In short, we do not live with dubious or invalidated data, but do something positive to generate appropriate and acceptable data, the minimum to be expected of an ethical company.

Bruce Evans
ICI Registration and PCR Manager

Tim Frederikson replies: The Pesticides Board has access to the information already, yet it has not suspended, revoked or withheld full registration of any of the pesticides involved in the IBT/Craven cases.

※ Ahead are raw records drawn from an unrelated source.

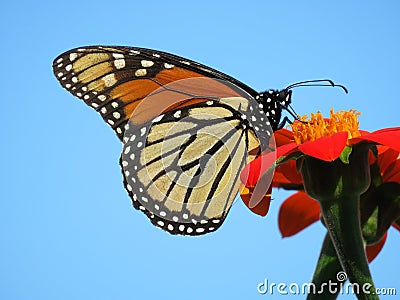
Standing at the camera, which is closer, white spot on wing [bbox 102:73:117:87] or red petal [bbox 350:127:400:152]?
red petal [bbox 350:127:400:152]

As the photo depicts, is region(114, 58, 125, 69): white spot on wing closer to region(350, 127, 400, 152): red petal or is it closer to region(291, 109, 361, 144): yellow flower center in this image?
region(291, 109, 361, 144): yellow flower center

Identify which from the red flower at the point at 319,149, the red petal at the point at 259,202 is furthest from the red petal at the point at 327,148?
the red petal at the point at 259,202

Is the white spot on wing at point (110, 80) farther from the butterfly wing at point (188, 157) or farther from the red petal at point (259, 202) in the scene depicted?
the red petal at point (259, 202)

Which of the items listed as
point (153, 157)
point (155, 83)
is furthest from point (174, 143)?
point (155, 83)

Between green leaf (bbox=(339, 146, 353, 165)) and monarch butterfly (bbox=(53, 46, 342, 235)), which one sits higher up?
monarch butterfly (bbox=(53, 46, 342, 235))

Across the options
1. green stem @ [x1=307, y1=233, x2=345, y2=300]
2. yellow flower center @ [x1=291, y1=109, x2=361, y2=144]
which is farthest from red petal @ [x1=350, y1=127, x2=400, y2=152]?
green stem @ [x1=307, y1=233, x2=345, y2=300]

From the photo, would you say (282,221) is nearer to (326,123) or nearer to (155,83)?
(326,123)
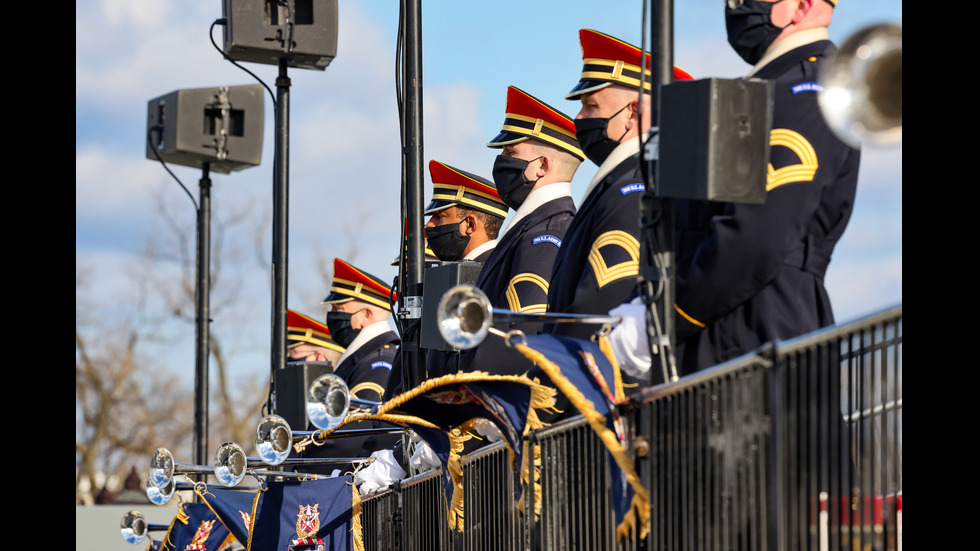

There was a handful of manufacturers who reacted rapidly and deserve praise for the actions they took internally to minimise the impact of the discoveries, notably Ciba-Geigy, Chevron, Sumitomo and ICI. (The latter is known to be very safety conscious and no manufacturer should have felt that complicity in the testing scandals was implied.) Other companies relied on a federal amendment allowing them to market pesticides without full test data until such time as someone can prove conclusively that the material has harmed humans or the environment.

While the US and Canadian regulators intended to have the studies repeated, it never happened. Many responsible companies undertook limited testing in order to comply with local pressures; others continued to produce suspect pesticides for developing countries where little or no regulatory pressures existed. To the extent that we have accepted the USEPA data, New Zealand still has data which has not varied from the original material submitted under the questionable practices of the bad labs.

To scoff at "old news" is to imply that the occurrences at IBT have no further meaning today. This is both incorrect and dangerous.